# 1987 maxima u11



## Diesel2 (Nov 19, 2003)

I have an '87 v6 maxima (Jap import) with a vg20e motor(2 litre v6) and I need to know how to set up the timing belt as I have broken one. Unfortunatly there is a great lack of info on these models in Australia. Thanks for any help :waving:


----------



## BlueBOB (Jan 29, 2003)

ouch... that info is gonna be hard to find period. Check with www.maxima.org and there MIGHT be some info there.

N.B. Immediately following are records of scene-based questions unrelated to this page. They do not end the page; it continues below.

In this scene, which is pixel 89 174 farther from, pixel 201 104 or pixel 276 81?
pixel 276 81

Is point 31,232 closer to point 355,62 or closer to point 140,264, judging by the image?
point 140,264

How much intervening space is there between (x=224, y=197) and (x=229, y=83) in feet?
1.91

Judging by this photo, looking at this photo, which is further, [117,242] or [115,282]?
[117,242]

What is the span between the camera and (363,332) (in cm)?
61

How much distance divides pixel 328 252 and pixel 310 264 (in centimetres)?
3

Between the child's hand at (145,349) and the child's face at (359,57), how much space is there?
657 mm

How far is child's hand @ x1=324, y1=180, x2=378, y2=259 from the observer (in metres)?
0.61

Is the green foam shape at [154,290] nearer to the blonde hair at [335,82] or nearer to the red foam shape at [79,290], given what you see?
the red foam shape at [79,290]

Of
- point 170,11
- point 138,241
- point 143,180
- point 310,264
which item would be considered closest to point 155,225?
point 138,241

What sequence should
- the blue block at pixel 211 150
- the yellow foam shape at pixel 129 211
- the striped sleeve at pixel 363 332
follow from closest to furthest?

If you wouldn't mind, I'd love to see a pic of the car and motor if you have a chance.

sorry for no info


----------



## Diesel2 (Nov 19, 2003)

BlueBOB said:


> ouch... that info is gonna be hard to find period. Check with www.maxima.org and there MIGHT be some info there.
> 
> If you wouldn't mind, I'd love to see a pic of the car and motor if you have a chance.
> 
> sorry for no info


Will get the digital picie taker and post a pic soon Thanks anyway :thumbup:


----------



## Diesel2 (Nov 19, 2003)

*Vg20e*

:givebeer: Ok so noone has heard of the vg20e 2 liter v6 Maxima but does anyone know if the setup for timing is the same as the vg30e or any of the other models. I can't find any info on the net or anywhere eelse for that matter and I am getting DESPERATE :cheers:


----------



## francis (Nov 14, 2003)

Diesel2 said:


> I have an '87 v6 maxima (Jap import) with a vg20e motor(2 litre v6) and I need to know how to set up the timing belt as I have broken one. Unfortunatly there is a great lack of info on these models in Australia. Thanks for any help :waving:


I've got an 84 maxima with the VG20et motor and it uses the same belt setup as for the american market maxima which is available as a Haynes? book...I've got the book but can't remember the code...the book covers from 85 to 90...basically all that body style.

good luck


----------



## francis (Nov 14, 2003)

I've just had alook and the book code is haynes 72020 (1341)...i've replaced the belt on mine and was no problem..mind you I didn't break mine...ooops!!


----------